The first surprise came from AWS EMR. With such amount of data, there is no other way than to use a large computation cluster and the EMR is quite easy to set up. Web UI is rather nicely explained and once you know what you want you can use CLI or SDK to do so programmatically. Cool, right? So what are the problems? There are plenty of things that simply don’t work as they should or are not mentioned that they work differently. The number the one-click install applications that the EMR supports is rather big and you can see some explanation for any of them. However, nowhere is mentioned that the EMR Spark is a fork of Apache Spark and thus slightly different. It comes with different default settings so the best practices for Apache Spark aren’t the same and searching for EMR Spark just doesn’t return anything. It took me a while to find out that accessing S3 should be through
s3:// or possibly through
s3n:// but it’s deprecated and slow. It also states that you shouldn’t use
s3a:// which is, in contrast, is the recommended way of doing with Apache Spark. Oh, and while I’m on the S3…
Another big surprise came from AWS S3 itself. Thinking how global and popular the service is I was surprised to learn that there are actual limitations on the connection. Ok, I wasn’t surprised that there are any, but I thought they were much bigger. According to AWS S3 documentation on Request Rate and Performance Considerations one shouldn’t exceed 100 PUT/LIST/DELETE or 300 GET requests per second. It is averaged over time so occasional bursts are Ok but do it too often and S3 is going to throttle you. Why this matters? When you are using Spark to save directly to S3, e.g.
val orders = sparkContext.parallelize(1 to 1000000)
and you are working with hundreds of executors (processes) on small tasks (batches) then you are going to query S3 a lot. Moreover, by default Spark saves output in a temporary directory and once save is done it renames and moves everything. On file system that’s almost instantaneous operation but on object storage, such as S3, this is another big read and save, and it takes a significant amount of time. Yes, this can and should be avoided by proper configuration or repartitioned to a smaller number before but learning about this the hard way is not the nicest experience. Moreover, one would expect that the integration between EMR and S3 would be smoother.
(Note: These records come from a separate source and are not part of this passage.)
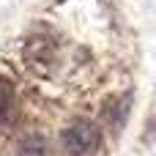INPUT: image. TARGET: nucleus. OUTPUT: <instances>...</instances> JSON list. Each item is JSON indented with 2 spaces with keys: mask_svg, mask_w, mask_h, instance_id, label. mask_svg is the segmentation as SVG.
<instances>
[{
  "mask_svg": "<svg viewBox=\"0 0 156 156\" xmlns=\"http://www.w3.org/2000/svg\"><path fill=\"white\" fill-rule=\"evenodd\" d=\"M99 140H101L99 137V126L90 123V121H85V118L71 121L60 132V145H63V151L69 156H90L96 151Z\"/></svg>",
  "mask_w": 156,
  "mask_h": 156,
  "instance_id": "1",
  "label": "nucleus"
},
{
  "mask_svg": "<svg viewBox=\"0 0 156 156\" xmlns=\"http://www.w3.org/2000/svg\"><path fill=\"white\" fill-rule=\"evenodd\" d=\"M11 118H14V85L11 80L0 77V126L11 123Z\"/></svg>",
  "mask_w": 156,
  "mask_h": 156,
  "instance_id": "2",
  "label": "nucleus"
},
{
  "mask_svg": "<svg viewBox=\"0 0 156 156\" xmlns=\"http://www.w3.org/2000/svg\"><path fill=\"white\" fill-rule=\"evenodd\" d=\"M16 156H47V143L41 140V137H25L22 140V145H19V151Z\"/></svg>",
  "mask_w": 156,
  "mask_h": 156,
  "instance_id": "3",
  "label": "nucleus"
}]
</instances>
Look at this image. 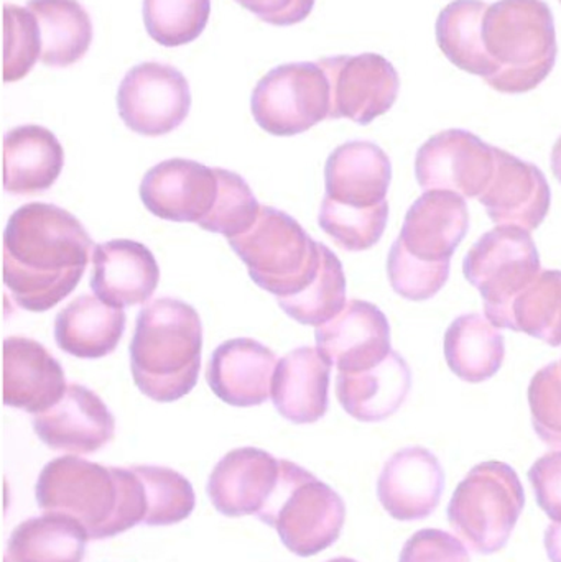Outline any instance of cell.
Here are the masks:
<instances>
[{
    "instance_id": "1f68e13d",
    "label": "cell",
    "mask_w": 561,
    "mask_h": 562,
    "mask_svg": "<svg viewBox=\"0 0 561 562\" xmlns=\"http://www.w3.org/2000/svg\"><path fill=\"white\" fill-rule=\"evenodd\" d=\"M510 330L561 346V272L542 270L513 301Z\"/></svg>"
},
{
    "instance_id": "7a4b0ae2",
    "label": "cell",
    "mask_w": 561,
    "mask_h": 562,
    "mask_svg": "<svg viewBox=\"0 0 561 562\" xmlns=\"http://www.w3.org/2000/svg\"><path fill=\"white\" fill-rule=\"evenodd\" d=\"M203 349L200 314L173 297L142 307L132 337L131 370L135 385L148 398L171 403L197 386Z\"/></svg>"
},
{
    "instance_id": "52a82bcc",
    "label": "cell",
    "mask_w": 561,
    "mask_h": 562,
    "mask_svg": "<svg viewBox=\"0 0 561 562\" xmlns=\"http://www.w3.org/2000/svg\"><path fill=\"white\" fill-rule=\"evenodd\" d=\"M540 272L539 250L529 231L514 226L484 234L463 262L464 277L483 296L484 316L500 329H509L513 301Z\"/></svg>"
},
{
    "instance_id": "7402d4cb",
    "label": "cell",
    "mask_w": 561,
    "mask_h": 562,
    "mask_svg": "<svg viewBox=\"0 0 561 562\" xmlns=\"http://www.w3.org/2000/svg\"><path fill=\"white\" fill-rule=\"evenodd\" d=\"M92 293L117 310L147 303L160 281L154 254L135 240L99 244L92 250Z\"/></svg>"
},
{
    "instance_id": "5b68a950",
    "label": "cell",
    "mask_w": 561,
    "mask_h": 562,
    "mask_svg": "<svg viewBox=\"0 0 561 562\" xmlns=\"http://www.w3.org/2000/svg\"><path fill=\"white\" fill-rule=\"evenodd\" d=\"M280 464L279 484L257 518L279 533L290 553L300 558L323 553L341 537L345 502L295 462L282 459Z\"/></svg>"
},
{
    "instance_id": "5bb4252c",
    "label": "cell",
    "mask_w": 561,
    "mask_h": 562,
    "mask_svg": "<svg viewBox=\"0 0 561 562\" xmlns=\"http://www.w3.org/2000/svg\"><path fill=\"white\" fill-rule=\"evenodd\" d=\"M216 168L173 158L145 173L141 183L144 206L154 216L173 223H200L217 198Z\"/></svg>"
},
{
    "instance_id": "60d3db41",
    "label": "cell",
    "mask_w": 561,
    "mask_h": 562,
    "mask_svg": "<svg viewBox=\"0 0 561 562\" xmlns=\"http://www.w3.org/2000/svg\"><path fill=\"white\" fill-rule=\"evenodd\" d=\"M117 481L119 498L114 518L104 531V540L125 533L137 525H144L147 517V495L144 482L134 469L112 468Z\"/></svg>"
},
{
    "instance_id": "ab89813d",
    "label": "cell",
    "mask_w": 561,
    "mask_h": 562,
    "mask_svg": "<svg viewBox=\"0 0 561 562\" xmlns=\"http://www.w3.org/2000/svg\"><path fill=\"white\" fill-rule=\"evenodd\" d=\"M529 405L537 436L561 451V362L549 363L534 375Z\"/></svg>"
},
{
    "instance_id": "7bdbcfd3",
    "label": "cell",
    "mask_w": 561,
    "mask_h": 562,
    "mask_svg": "<svg viewBox=\"0 0 561 562\" xmlns=\"http://www.w3.org/2000/svg\"><path fill=\"white\" fill-rule=\"evenodd\" d=\"M529 481L543 514L561 525V451L549 452L530 468Z\"/></svg>"
},
{
    "instance_id": "f1b7e54d",
    "label": "cell",
    "mask_w": 561,
    "mask_h": 562,
    "mask_svg": "<svg viewBox=\"0 0 561 562\" xmlns=\"http://www.w3.org/2000/svg\"><path fill=\"white\" fill-rule=\"evenodd\" d=\"M88 530L69 515L45 514L23 521L7 548L9 562H82Z\"/></svg>"
},
{
    "instance_id": "83f0119b",
    "label": "cell",
    "mask_w": 561,
    "mask_h": 562,
    "mask_svg": "<svg viewBox=\"0 0 561 562\" xmlns=\"http://www.w3.org/2000/svg\"><path fill=\"white\" fill-rule=\"evenodd\" d=\"M506 347L500 327L480 313L457 317L445 334V357L455 375L468 383L493 379L503 367Z\"/></svg>"
},
{
    "instance_id": "9c48e42d",
    "label": "cell",
    "mask_w": 561,
    "mask_h": 562,
    "mask_svg": "<svg viewBox=\"0 0 561 562\" xmlns=\"http://www.w3.org/2000/svg\"><path fill=\"white\" fill-rule=\"evenodd\" d=\"M35 495L45 514L69 515L85 525L91 540H104L117 508L119 487L112 468L63 456L40 472Z\"/></svg>"
},
{
    "instance_id": "d6a6232c",
    "label": "cell",
    "mask_w": 561,
    "mask_h": 562,
    "mask_svg": "<svg viewBox=\"0 0 561 562\" xmlns=\"http://www.w3.org/2000/svg\"><path fill=\"white\" fill-rule=\"evenodd\" d=\"M280 307L296 323L323 326L335 319L346 304V277L338 257L322 244V266L316 279L295 296L279 297Z\"/></svg>"
},
{
    "instance_id": "2e32d148",
    "label": "cell",
    "mask_w": 561,
    "mask_h": 562,
    "mask_svg": "<svg viewBox=\"0 0 561 562\" xmlns=\"http://www.w3.org/2000/svg\"><path fill=\"white\" fill-rule=\"evenodd\" d=\"M33 429L53 451L92 454L114 438L115 419L94 392L72 383L55 406L33 416Z\"/></svg>"
},
{
    "instance_id": "7dc6e473",
    "label": "cell",
    "mask_w": 561,
    "mask_h": 562,
    "mask_svg": "<svg viewBox=\"0 0 561 562\" xmlns=\"http://www.w3.org/2000/svg\"><path fill=\"white\" fill-rule=\"evenodd\" d=\"M328 562H358V561L351 560V558H335V560H332Z\"/></svg>"
},
{
    "instance_id": "f35d334b",
    "label": "cell",
    "mask_w": 561,
    "mask_h": 562,
    "mask_svg": "<svg viewBox=\"0 0 561 562\" xmlns=\"http://www.w3.org/2000/svg\"><path fill=\"white\" fill-rule=\"evenodd\" d=\"M389 280L395 293L405 300L425 301L440 293L450 277V262L428 263L415 259L399 240L388 260Z\"/></svg>"
},
{
    "instance_id": "74e56055",
    "label": "cell",
    "mask_w": 561,
    "mask_h": 562,
    "mask_svg": "<svg viewBox=\"0 0 561 562\" xmlns=\"http://www.w3.org/2000/svg\"><path fill=\"white\" fill-rule=\"evenodd\" d=\"M42 32L38 20L19 5L3 7V79L5 82L25 78L42 59Z\"/></svg>"
},
{
    "instance_id": "8992f818",
    "label": "cell",
    "mask_w": 561,
    "mask_h": 562,
    "mask_svg": "<svg viewBox=\"0 0 561 562\" xmlns=\"http://www.w3.org/2000/svg\"><path fill=\"white\" fill-rule=\"evenodd\" d=\"M257 286L279 297L302 293L318 276L322 244L283 211L262 206L253 229L229 240Z\"/></svg>"
},
{
    "instance_id": "bcb514c9",
    "label": "cell",
    "mask_w": 561,
    "mask_h": 562,
    "mask_svg": "<svg viewBox=\"0 0 561 562\" xmlns=\"http://www.w3.org/2000/svg\"><path fill=\"white\" fill-rule=\"evenodd\" d=\"M552 170L557 180L561 183V137L557 140L556 147L552 150Z\"/></svg>"
},
{
    "instance_id": "ac0fdd59",
    "label": "cell",
    "mask_w": 561,
    "mask_h": 562,
    "mask_svg": "<svg viewBox=\"0 0 561 562\" xmlns=\"http://www.w3.org/2000/svg\"><path fill=\"white\" fill-rule=\"evenodd\" d=\"M282 459L257 448L227 452L207 481V497L224 517H257L276 492Z\"/></svg>"
},
{
    "instance_id": "e575fe53",
    "label": "cell",
    "mask_w": 561,
    "mask_h": 562,
    "mask_svg": "<svg viewBox=\"0 0 561 562\" xmlns=\"http://www.w3.org/2000/svg\"><path fill=\"white\" fill-rule=\"evenodd\" d=\"M135 474L144 482L147 495V527H171L193 514L197 505L193 485L173 469L160 465H134Z\"/></svg>"
},
{
    "instance_id": "9a60e30c",
    "label": "cell",
    "mask_w": 561,
    "mask_h": 562,
    "mask_svg": "<svg viewBox=\"0 0 561 562\" xmlns=\"http://www.w3.org/2000/svg\"><path fill=\"white\" fill-rule=\"evenodd\" d=\"M444 492V468L434 452L420 446L395 452L379 475V502L394 520L405 524L430 517Z\"/></svg>"
},
{
    "instance_id": "3957f363",
    "label": "cell",
    "mask_w": 561,
    "mask_h": 562,
    "mask_svg": "<svg viewBox=\"0 0 561 562\" xmlns=\"http://www.w3.org/2000/svg\"><path fill=\"white\" fill-rule=\"evenodd\" d=\"M483 43L496 66V75L486 81L494 91H534L557 63L552 9L543 0H497L484 13Z\"/></svg>"
},
{
    "instance_id": "f6af8a7d",
    "label": "cell",
    "mask_w": 561,
    "mask_h": 562,
    "mask_svg": "<svg viewBox=\"0 0 561 562\" xmlns=\"http://www.w3.org/2000/svg\"><path fill=\"white\" fill-rule=\"evenodd\" d=\"M547 557L552 562H561V525L552 524L546 531Z\"/></svg>"
},
{
    "instance_id": "277c9868",
    "label": "cell",
    "mask_w": 561,
    "mask_h": 562,
    "mask_svg": "<svg viewBox=\"0 0 561 562\" xmlns=\"http://www.w3.org/2000/svg\"><path fill=\"white\" fill-rule=\"evenodd\" d=\"M524 507L526 491L517 472L506 462H481L455 491L448 521L473 553L487 557L509 543Z\"/></svg>"
},
{
    "instance_id": "ba28073f",
    "label": "cell",
    "mask_w": 561,
    "mask_h": 562,
    "mask_svg": "<svg viewBox=\"0 0 561 562\" xmlns=\"http://www.w3.org/2000/svg\"><path fill=\"white\" fill-rule=\"evenodd\" d=\"M250 111L260 128L293 137L329 119L332 88L319 63H290L267 72L253 92Z\"/></svg>"
},
{
    "instance_id": "8d00e7d4",
    "label": "cell",
    "mask_w": 561,
    "mask_h": 562,
    "mask_svg": "<svg viewBox=\"0 0 561 562\" xmlns=\"http://www.w3.org/2000/svg\"><path fill=\"white\" fill-rule=\"evenodd\" d=\"M216 175L220 183L216 203L198 226L231 240L253 229L262 206L243 177L221 168H216Z\"/></svg>"
},
{
    "instance_id": "c3c4849f",
    "label": "cell",
    "mask_w": 561,
    "mask_h": 562,
    "mask_svg": "<svg viewBox=\"0 0 561 562\" xmlns=\"http://www.w3.org/2000/svg\"><path fill=\"white\" fill-rule=\"evenodd\" d=\"M560 3H561V0H560Z\"/></svg>"
},
{
    "instance_id": "d4e9b609",
    "label": "cell",
    "mask_w": 561,
    "mask_h": 562,
    "mask_svg": "<svg viewBox=\"0 0 561 562\" xmlns=\"http://www.w3.org/2000/svg\"><path fill=\"white\" fill-rule=\"evenodd\" d=\"M411 367L401 353L392 350L379 366L362 372H339L336 396L352 418L379 423L399 412L411 393Z\"/></svg>"
},
{
    "instance_id": "d590c367",
    "label": "cell",
    "mask_w": 561,
    "mask_h": 562,
    "mask_svg": "<svg viewBox=\"0 0 561 562\" xmlns=\"http://www.w3.org/2000/svg\"><path fill=\"white\" fill-rule=\"evenodd\" d=\"M211 0H144L148 35L167 48L194 42L206 29Z\"/></svg>"
},
{
    "instance_id": "4dcf8cb0",
    "label": "cell",
    "mask_w": 561,
    "mask_h": 562,
    "mask_svg": "<svg viewBox=\"0 0 561 562\" xmlns=\"http://www.w3.org/2000/svg\"><path fill=\"white\" fill-rule=\"evenodd\" d=\"M26 9L38 20L46 66L66 68L88 53L92 22L78 0H30Z\"/></svg>"
},
{
    "instance_id": "ee69618b",
    "label": "cell",
    "mask_w": 561,
    "mask_h": 562,
    "mask_svg": "<svg viewBox=\"0 0 561 562\" xmlns=\"http://www.w3.org/2000/svg\"><path fill=\"white\" fill-rule=\"evenodd\" d=\"M244 9L269 25L290 26L312 13L315 0H236Z\"/></svg>"
},
{
    "instance_id": "f546056e",
    "label": "cell",
    "mask_w": 561,
    "mask_h": 562,
    "mask_svg": "<svg viewBox=\"0 0 561 562\" xmlns=\"http://www.w3.org/2000/svg\"><path fill=\"white\" fill-rule=\"evenodd\" d=\"M490 3L484 0H453L437 19V43L457 68L484 81L496 75V66L483 43V19Z\"/></svg>"
},
{
    "instance_id": "e0dca14e",
    "label": "cell",
    "mask_w": 561,
    "mask_h": 562,
    "mask_svg": "<svg viewBox=\"0 0 561 562\" xmlns=\"http://www.w3.org/2000/svg\"><path fill=\"white\" fill-rule=\"evenodd\" d=\"M480 203L497 226L536 231L552 203L549 183L539 167L496 148V167Z\"/></svg>"
},
{
    "instance_id": "603a6c76",
    "label": "cell",
    "mask_w": 561,
    "mask_h": 562,
    "mask_svg": "<svg viewBox=\"0 0 561 562\" xmlns=\"http://www.w3.org/2000/svg\"><path fill=\"white\" fill-rule=\"evenodd\" d=\"M391 180V160L381 147L372 142H348L326 161L325 196L343 206L364 210L384 203Z\"/></svg>"
},
{
    "instance_id": "484cf974",
    "label": "cell",
    "mask_w": 561,
    "mask_h": 562,
    "mask_svg": "<svg viewBox=\"0 0 561 562\" xmlns=\"http://www.w3.org/2000/svg\"><path fill=\"white\" fill-rule=\"evenodd\" d=\"M65 165L61 144L48 128L22 125L3 137V188L9 193H43L58 180Z\"/></svg>"
},
{
    "instance_id": "30bf717a",
    "label": "cell",
    "mask_w": 561,
    "mask_h": 562,
    "mask_svg": "<svg viewBox=\"0 0 561 562\" xmlns=\"http://www.w3.org/2000/svg\"><path fill=\"white\" fill-rule=\"evenodd\" d=\"M117 109L124 124L144 137L177 131L191 109L190 85L183 72L164 63H142L122 79Z\"/></svg>"
},
{
    "instance_id": "d6986e66",
    "label": "cell",
    "mask_w": 561,
    "mask_h": 562,
    "mask_svg": "<svg viewBox=\"0 0 561 562\" xmlns=\"http://www.w3.org/2000/svg\"><path fill=\"white\" fill-rule=\"evenodd\" d=\"M470 227L464 198L450 191H425L408 210L399 243L415 259L450 262Z\"/></svg>"
},
{
    "instance_id": "44dd1931",
    "label": "cell",
    "mask_w": 561,
    "mask_h": 562,
    "mask_svg": "<svg viewBox=\"0 0 561 562\" xmlns=\"http://www.w3.org/2000/svg\"><path fill=\"white\" fill-rule=\"evenodd\" d=\"M58 360L35 340L9 337L3 342V403L12 408L45 413L66 393Z\"/></svg>"
},
{
    "instance_id": "6da1fadb",
    "label": "cell",
    "mask_w": 561,
    "mask_h": 562,
    "mask_svg": "<svg viewBox=\"0 0 561 562\" xmlns=\"http://www.w3.org/2000/svg\"><path fill=\"white\" fill-rule=\"evenodd\" d=\"M92 240L68 211L45 203L20 207L3 234V283L23 310L61 303L85 276Z\"/></svg>"
},
{
    "instance_id": "836d02e7",
    "label": "cell",
    "mask_w": 561,
    "mask_h": 562,
    "mask_svg": "<svg viewBox=\"0 0 561 562\" xmlns=\"http://www.w3.org/2000/svg\"><path fill=\"white\" fill-rule=\"evenodd\" d=\"M389 221L388 201L372 207H349L323 198L318 224L326 236L346 252H364L384 236Z\"/></svg>"
},
{
    "instance_id": "ffe728a7",
    "label": "cell",
    "mask_w": 561,
    "mask_h": 562,
    "mask_svg": "<svg viewBox=\"0 0 561 562\" xmlns=\"http://www.w3.org/2000/svg\"><path fill=\"white\" fill-rule=\"evenodd\" d=\"M276 367V353L263 344L247 337L226 340L207 363V385L227 405L259 406L272 395Z\"/></svg>"
},
{
    "instance_id": "cb8c5ba5",
    "label": "cell",
    "mask_w": 561,
    "mask_h": 562,
    "mask_svg": "<svg viewBox=\"0 0 561 562\" xmlns=\"http://www.w3.org/2000/svg\"><path fill=\"white\" fill-rule=\"evenodd\" d=\"M332 366L313 347H299L277 362L272 402L295 425H313L328 412Z\"/></svg>"
},
{
    "instance_id": "4fadbf2b",
    "label": "cell",
    "mask_w": 561,
    "mask_h": 562,
    "mask_svg": "<svg viewBox=\"0 0 561 562\" xmlns=\"http://www.w3.org/2000/svg\"><path fill=\"white\" fill-rule=\"evenodd\" d=\"M316 349L339 372H362L388 359L391 324L375 304L351 300L345 310L316 327Z\"/></svg>"
},
{
    "instance_id": "b9f144b4",
    "label": "cell",
    "mask_w": 561,
    "mask_h": 562,
    "mask_svg": "<svg viewBox=\"0 0 561 562\" xmlns=\"http://www.w3.org/2000/svg\"><path fill=\"white\" fill-rule=\"evenodd\" d=\"M468 550L457 535L427 528L408 538L399 562H471Z\"/></svg>"
},
{
    "instance_id": "7c38bea8",
    "label": "cell",
    "mask_w": 561,
    "mask_h": 562,
    "mask_svg": "<svg viewBox=\"0 0 561 562\" xmlns=\"http://www.w3.org/2000/svg\"><path fill=\"white\" fill-rule=\"evenodd\" d=\"M332 88L329 119H349L368 125L391 111L401 79L389 59L375 53L319 59Z\"/></svg>"
},
{
    "instance_id": "8fae6325",
    "label": "cell",
    "mask_w": 561,
    "mask_h": 562,
    "mask_svg": "<svg viewBox=\"0 0 561 562\" xmlns=\"http://www.w3.org/2000/svg\"><path fill=\"white\" fill-rule=\"evenodd\" d=\"M496 147L461 128L428 138L415 157V177L425 191L480 198L493 178Z\"/></svg>"
},
{
    "instance_id": "4316f807",
    "label": "cell",
    "mask_w": 561,
    "mask_h": 562,
    "mask_svg": "<svg viewBox=\"0 0 561 562\" xmlns=\"http://www.w3.org/2000/svg\"><path fill=\"white\" fill-rule=\"evenodd\" d=\"M125 324L124 310L86 294L59 311L55 319V340L63 352L76 359L98 360L117 349Z\"/></svg>"
}]
</instances>
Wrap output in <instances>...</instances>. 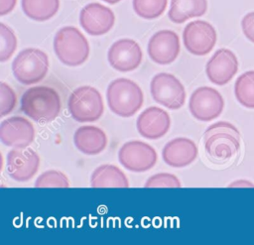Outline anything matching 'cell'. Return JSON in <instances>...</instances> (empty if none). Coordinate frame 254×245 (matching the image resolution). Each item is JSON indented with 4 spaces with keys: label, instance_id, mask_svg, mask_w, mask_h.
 I'll return each mask as SVG.
<instances>
[{
    "label": "cell",
    "instance_id": "6da1fadb",
    "mask_svg": "<svg viewBox=\"0 0 254 245\" xmlns=\"http://www.w3.org/2000/svg\"><path fill=\"white\" fill-rule=\"evenodd\" d=\"M61 107L59 93L50 86H32L21 97V110L28 117L40 123L55 120L61 111Z\"/></svg>",
    "mask_w": 254,
    "mask_h": 245
},
{
    "label": "cell",
    "instance_id": "7a4b0ae2",
    "mask_svg": "<svg viewBox=\"0 0 254 245\" xmlns=\"http://www.w3.org/2000/svg\"><path fill=\"white\" fill-rule=\"evenodd\" d=\"M204 149L215 162L231 159L240 148V134L229 122L219 121L210 125L203 135Z\"/></svg>",
    "mask_w": 254,
    "mask_h": 245
},
{
    "label": "cell",
    "instance_id": "3957f363",
    "mask_svg": "<svg viewBox=\"0 0 254 245\" xmlns=\"http://www.w3.org/2000/svg\"><path fill=\"white\" fill-rule=\"evenodd\" d=\"M106 98L110 110L121 117L133 116L144 102L142 89L128 78L111 81L106 90Z\"/></svg>",
    "mask_w": 254,
    "mask_h": 245
},
{
    "label": "cell",
    "instance_id": "277c9868",
    "mask_svg": "<svg viewBox=\"0 0 254 245\" xmlns=\"http://www.w3.org/2000/svg\"><path fill=\"white\" fill-rule=\"evenodd\" d=\"M54 51L63 63L77 66L87 60L89 45L77 28L66 26L57 32L54 39Z\"/></svg>",
    "mask_w": 254,
    "mask_h": 245
},
{
    "label": "cell",
    "instance_id": "5b68a950",
    "mask_svg": "<svg viewBox=\"0 0 254 245\" xmlns=\"http://www.w3.org/2000/svg\"><path fill=\"white\" fill-rule=\"evenodd\" d=\"M49 59L45 52L28 48L21 51L12 62L15 78L24 85L40 82L48 73Z\"/></svg>",
    "mask_w": 254,
    "mask_h": 245
},
{
    "label": "cell",
    "instance_id": "8992f818",
    "mask_svg": "<svg viewBox=\"0 0 254 245\" xmlns=\"http://www.w3.org/2000/svg\"><path fill=\"white\" fill-rule=\"evenodd\" d=\"M68 111L71 117L80 123L98 120L104 111V104L100 92L89 85L74 89L68 98Z\"/></svg>",
    "mask_w": 254,
    "mask_h": 245
},
{
    "label": "cell",
    "instance_id": "52a82bcc",
    "mask_svg": "<svg viewBox=\"0 0 254 245\" xmlns=\"http://www.w3.org/2000/svg\"><path fill=\"white\" fill-rule=\"evenodd\" d=\"M150 90L153 99L169 109H179L185 104V86L171 73L156 74L151 80Z\"/></svg>",
    "mask_w": 254,
    "mask_h": 245
},
{
    "label": "cell",
    "instance_id": "ba28073f",
    "mask_svg": "<svg viewBox=\"0 0 254 245\" xmlns=\"http://www.w3.org/2000/svg\"><path fill=\"white\" fill-rule=\"evenodd\" d=\"M157 158V152L151 145L137 140L126 142L118 153L120 164L128 171L135 173L152 169Z\"/></svg>",
    "mask_w": 254,
    "mask_h": 245
},
{
    "label": "cell",
    "instance_id": "9c48e42d",
    "mask_svg": "<svg viewBox=\"0 0 254 245\" xmlns=\"http://www.w3.org/2000/svg\"><path fill=\"white\" fill-rule=\"evenodd\" d=\"M224 107L221 94L214 88L201 86L190 95L189 108L191 115L199 121H211L217 118Z\"/></svg>",
    "mask_w": 254,
    "mask_h": 245
},
{
    "label": "cell",
    "instance_id": "30bf717a",
    "mask_svg": "<svg viewBox=\"0 0 254 245\" xmlns=\"http://www.w3.org/2000/svg\"><path fill=\"white\" fill-rule=\"evenodd\" d=\"M183 41L190 54L204 56L213 49L216 43V32L213 26L206 21H192L185 27Z\"/></svg>",
    "mask_w": 254,
    "mask_h": 245
},
{
    "label": "cell",
    "instance_id": "8fae6325",
    "mask_svg": "<svg viewBox=\"0 0 254 245\" xmlns=\"http://www.w3.org/2000/svg\"><path fill=\"white\" fill-rule=\"evenodd\" d=\"M39 155L31 148H14L8 152L6 168L8 175L17 182H27L38 172Z\"/></svg>",
    "mask_w": 254,
    "mask_h": 245
},
{
    "label": "cell",
    "instance_id": "7c38bea8",
    "mask_svg": "<svg viewBox=\"0 0 254 245\" xmlns=\"http://www.w3.org/2000/svg\"><path fill=\"white\" fill-rule=\"evenodd\" d=\"M107 58L114 69L127 72L140 65L143 54L137 42L132 39H121L111 45Z\"/></svg>",
    "mask_w": 254,
    "mask_h": 245
},
{
    "label": "cell",
    "instance_id": "4fadbf2b",
    "mask_svg": "<svg viewBox=\"0 0 254 245\" xmlns=\"http://www.w3.org/2000/svg\"><path fill=\"white\" fill-rule=\"evenodd\" d=\"M0 139L12 148H26L35 139V128L25 117L12 116L1 122Z\"/></svg>",
    "mask_w": 254,
    "mask_h": 245
},
{
    "label": "cell",
    "instance_id": "5bb4252c",
    "mask_svg": "<svg viewBox=\"0 0 254 245\" xmlns=\"http://www.w3.org/2000/svg\"><path fill=\"white\" fill-rule=\"evenodd\" d=\"M114 22L115 16L112 10L99 3H89L80 11V26L91 36H100L108 33Z\"/></svg>",
    "mask_w": 254,
    "mask_h": 245
},
{
    "label": "cell",
    "instance_id": "9a60e30c",
    "mask_svg": "<svg viewBox=\"0 0 254 245\" xmlns=\"http://www.w3.org/2000/svg\"><path fill=\"white\" fill-rule=\"evenodd\" d=\"M180 53V39L171 30H161L155 33L148 43L150 59L159 64L172 63Z\"/></svg>",
    "mask_w": 254,
    "mask_h": 245
},
{
    "label": "cell",
    "instance_id": "2e32d148",
    "mask_svg": "<svg viewBox=\"0 0 254 245\" xmlns=\"http://www.w3.org/2000/svg\"><path fill=\"white\" fill-rule=\"evenodd\" d=\"M238 69L236 56L228 49H219L209 59L205 71L208 79L217 85L229 82Z\"/></svg>",
    "mask_w": 254,
    "mask_h": 245
},
{
    "label": "cell",
    "instance_id": "e0dca14e",
    "mask_svg": "<svg viewBox=\"0 0 254 245\" xmlns=\"http://www.w3.org/2000/svg\"><path fill=\"white\" fill-rule=\"evenodd\" d=\"M171 126V119L164 109L151 106L145 109L137 118L136 127L139 134L151 140L159 139L167 134Z\"/></svg>",
    "mask_w": 254,
    "mask_h": 245
},
{
    "label": "cell",
    "instance_id": "ac0fdd59",
    "mask_svg": "<svg viewBox=\"0 0 254 245\" xmlns=\"http://www.w3.org/2000/svg\"><path fill=\"white\" fill-rule=\"evenodd\" d=\"M197 156L194 142L189 138L179 137L169 141L163 148L164 162L174 168H183L191 164Z\"/></svg>",
    "mask_w": 254,
    "mask_h": 245
},
{
    "label": "cell",
    "instance_id": "d6986e66",
    "mask_svg": "<svg viewBox=\"0 0 254 245\" xmlns=\"http://www.w3.org/2000/svg\"><path fill=\"white\" fill-rule=\"evenodd\" d=\"M73 142L81 153L93 156L101 153L106 148L107 136L100 128L86 125L75 130Z\"/></svg>",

Having said all of that I need to highlight that working with Spark and Hadoop on AWS EMR is rather simple. It takes a long time to learn the nuances and proper configuration per task but once that’s done the life gets only better. One of features I’m looking forward in the future is a better integration with MXNet. Both MXNet and Tensorflow allow for nice utilization of CPU and GPU clusters so it should be a matter of time for EMR to support that out of the box, right? Hopefully. In the meantime Spark + Hadoop + Ganglia + Zeppelin seems to be all I need for big data processing pipelines.